Mapping old scANVI code to 0.16.2

Hey!

I’m just trying to update the HLCA reference building code to 0.16.2 and it looks like there have been quite a few API changes since then. Specifically, scANVI training now has to go via an scVI model specification before a scANVI model extension rather than having the (quite useful) n_epochs_unsupervised and n_epochs_semisupervised separation. I was wondering if someone could confirm how I’ve mapped the parameters from old to new code versions. Old version should be 0.8.2 or so if I’m not mistaken.

setup_anndata should be pretty consistent with the addition of the size_factors argument which I can now pass directly.

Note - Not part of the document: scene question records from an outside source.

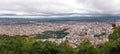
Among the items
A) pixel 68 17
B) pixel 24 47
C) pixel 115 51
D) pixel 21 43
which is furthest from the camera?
pixel 68 17

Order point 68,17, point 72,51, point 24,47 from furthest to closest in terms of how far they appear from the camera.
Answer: point 68,17
point 24,47
point 72,51

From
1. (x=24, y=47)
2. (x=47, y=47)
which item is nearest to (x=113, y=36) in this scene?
A: (x=47, y=47)

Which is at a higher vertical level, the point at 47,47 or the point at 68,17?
the point at 47,47

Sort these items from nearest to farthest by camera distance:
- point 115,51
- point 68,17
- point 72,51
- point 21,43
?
point 115,51 < point 72,51 < point 21,43 < point 68,17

The model setup via sca.models.SCANVI is now pretty much exactly in scvi.models.SCVI, with the exception of use_cuda which has moved to .train() and is now use_gpu.

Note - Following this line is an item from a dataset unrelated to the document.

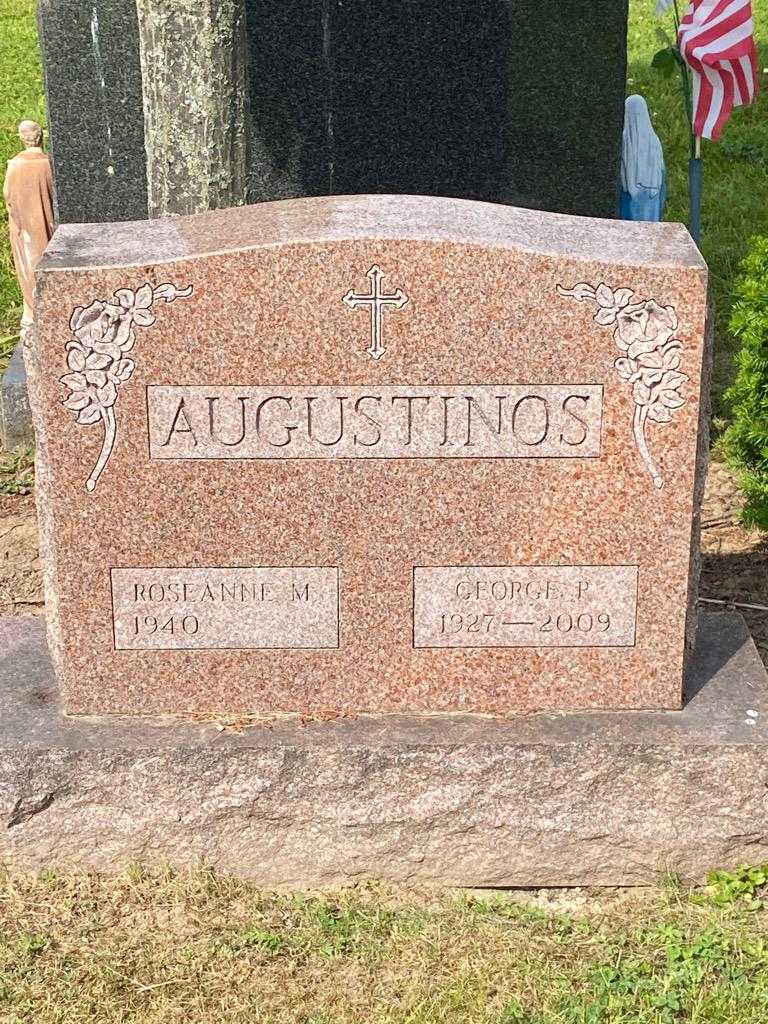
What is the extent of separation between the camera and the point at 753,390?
5.12 metres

My main question is about the .train() function, which now seems quite different. Initially I had:

vae_epochs = 500
scanvi_epochs = 200

early_stopping_kwargs = {
    "early_stopping_metric": "elbo",
    "save_best_state_metric": "elbo",
    "patience": 10,
    "threshold": 0,
    "reduce_lr_on_plateau": True,
    "lr_patience": 8,
    "lr_factor": 0.1,
}

early_stopping_kwargs_scanvi = {
    "early_stopping_metric": "accuracy",
    "save_best_state_metric": "accuracy",
    "on": "full_dataset",
    "patience": 10,
    "threshold": 0.001,
    "reduce_lr_on_plateau": True,
    "lr_patience": 8,
    "lr_factor": 0.1,
}

vae.train(
    n_epochs_unsupervised=vae_epochs,
    n_epochs_semisupervised=scanvi_epochs,
    unsupervised_trainer_kwargs=dict(early_stopping_kwargs=early_stopping_kwargs),
    semisupervised_trainer_kwargs=dict(metrics_to_monitor=["elbo", "accuracy"],
                                       early_stopping_kwargs=early_stopping_kwargs_scanvi),
    frequency=1
)

Now, I’m trying to map just the scvi.model.SCVI part, and I think this should be:

vae_epochs = 500

early_stopping_kwargs = {
    early_stopping: True, 
    early_stopping_monitor: 'elbo_validation',
    early_stopping_patience: 10,
    early_stopping_min_delta: 0.0,
}

plan_kwargs = {
    "reduce_lr_on_plateau": True,
    "lr_patience": 8,
    "lr_factor": 0.1,
}

# Train scVI model
vae.train(
    max_epochs=vae_epochs,
    plan_kwargs = plan_kwargs,
    **early_stopping_kwargs,
    check_val_every_n_epoch=1,
    use_gpu=True
)

Could someone confirm that this should be the same specification? I’m mainly unsure about:
threshold == early_stopping_min_delta, patience == early_stopping_patience, frequency == check_val_every_n_epoch, and the separation of plan_kwargs and early stopping kwargs.

Thanks a lot!

Further questions for the scANVI model training part:

Is the old "on": "full_dataset" the same as "train_size": 1.0? And is there any way to do early stopping without a validation set for scANVI if you are only interested in the embedding? It seems all early_stopping_monitor options assume there is a validation set.

Hi Malte,

The mapping of parameters looks good to me with the exception of the on="full_dataset kwarg. If you look at the old code, it explicitly grabbed a subset of the data based on this kwarg (Old early stopping code). However, now the codebase uses pytorch lightning’s early stopping implementation which runs the check on a validation hook. It’s possible you can hijack the datasplitter such that the validation dataloader just returns the full dataset instead, so that it will be used in the early stopping callback. I believe this would match the behavior of the old code.

Hi Justin!

Thanks a lot for your answer! I see how the on keyword referred to something else than I thought now. I guess the default train_size was always 0.9 even if on="full_dataset" was used then?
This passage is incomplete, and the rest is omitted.